---------- RECORDS PROVIDED ----------

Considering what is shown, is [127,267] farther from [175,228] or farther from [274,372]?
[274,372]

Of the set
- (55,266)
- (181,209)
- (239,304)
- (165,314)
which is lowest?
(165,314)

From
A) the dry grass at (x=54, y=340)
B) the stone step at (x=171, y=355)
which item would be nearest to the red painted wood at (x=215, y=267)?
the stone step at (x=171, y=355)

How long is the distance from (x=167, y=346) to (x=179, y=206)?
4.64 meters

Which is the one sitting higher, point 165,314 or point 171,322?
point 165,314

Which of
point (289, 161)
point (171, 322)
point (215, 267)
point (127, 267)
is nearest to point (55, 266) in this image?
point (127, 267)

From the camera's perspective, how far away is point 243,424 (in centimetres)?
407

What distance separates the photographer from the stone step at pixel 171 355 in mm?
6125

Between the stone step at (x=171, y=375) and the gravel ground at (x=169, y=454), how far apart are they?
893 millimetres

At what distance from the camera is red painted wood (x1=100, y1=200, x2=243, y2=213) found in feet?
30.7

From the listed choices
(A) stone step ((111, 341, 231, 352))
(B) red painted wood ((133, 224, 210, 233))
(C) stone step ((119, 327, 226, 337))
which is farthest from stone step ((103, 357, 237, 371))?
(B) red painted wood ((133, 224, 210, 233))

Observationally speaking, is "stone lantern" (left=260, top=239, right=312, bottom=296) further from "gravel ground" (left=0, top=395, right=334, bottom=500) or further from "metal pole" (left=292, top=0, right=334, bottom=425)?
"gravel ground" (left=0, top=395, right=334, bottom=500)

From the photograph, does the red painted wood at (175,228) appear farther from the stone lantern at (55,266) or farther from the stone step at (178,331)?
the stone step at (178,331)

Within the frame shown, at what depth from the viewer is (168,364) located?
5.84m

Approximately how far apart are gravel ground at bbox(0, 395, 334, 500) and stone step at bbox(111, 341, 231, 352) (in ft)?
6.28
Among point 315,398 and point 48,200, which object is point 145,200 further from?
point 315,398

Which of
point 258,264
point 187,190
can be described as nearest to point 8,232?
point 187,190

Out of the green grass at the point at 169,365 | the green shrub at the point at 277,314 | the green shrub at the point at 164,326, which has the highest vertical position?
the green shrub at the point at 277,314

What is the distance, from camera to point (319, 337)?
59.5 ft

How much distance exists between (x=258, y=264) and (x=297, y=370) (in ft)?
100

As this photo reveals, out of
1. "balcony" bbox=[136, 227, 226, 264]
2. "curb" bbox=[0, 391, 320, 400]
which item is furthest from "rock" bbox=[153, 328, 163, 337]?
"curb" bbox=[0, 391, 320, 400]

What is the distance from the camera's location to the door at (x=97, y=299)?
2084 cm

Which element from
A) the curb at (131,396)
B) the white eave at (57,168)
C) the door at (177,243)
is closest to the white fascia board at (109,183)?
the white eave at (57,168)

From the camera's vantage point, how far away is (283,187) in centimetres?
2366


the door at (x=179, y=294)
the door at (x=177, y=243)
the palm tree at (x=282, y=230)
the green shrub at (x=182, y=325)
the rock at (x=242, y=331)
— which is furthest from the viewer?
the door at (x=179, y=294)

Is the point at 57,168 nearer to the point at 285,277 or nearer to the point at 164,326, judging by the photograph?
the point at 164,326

----------

**REQUIREMENT**
Retype the material from the line containing "What is the distance from" through the end of the material, both ends included, leaving every character unchanged.

**THE ANSWER**
What is the distance from the camera's location to the door at (x=97, y=299)?
2084 cm

Which element from
A) the curb at (131,396)
B) the white eave at (57,168)
C) the door at (177,243)
is closest to the white fascia board at (109,183)?
the white eave at (57,168)

From the camera's vantage point, how far away is (283,187) in centimetres?
2366


the door at (x=179, y=294)
the door at (x=177, y=243)
the palm tree at (x=282, y=230)
the green shrub at (x=182, y=325)
the rock at (x=242, y=331)
— which is furthest from the viewer?
the door at (x=179, y=294)

Is the point at 57,168 nearer to the point at 285,277 or nearer to the point at 164,326, judging by the photograph?
the point at 164,326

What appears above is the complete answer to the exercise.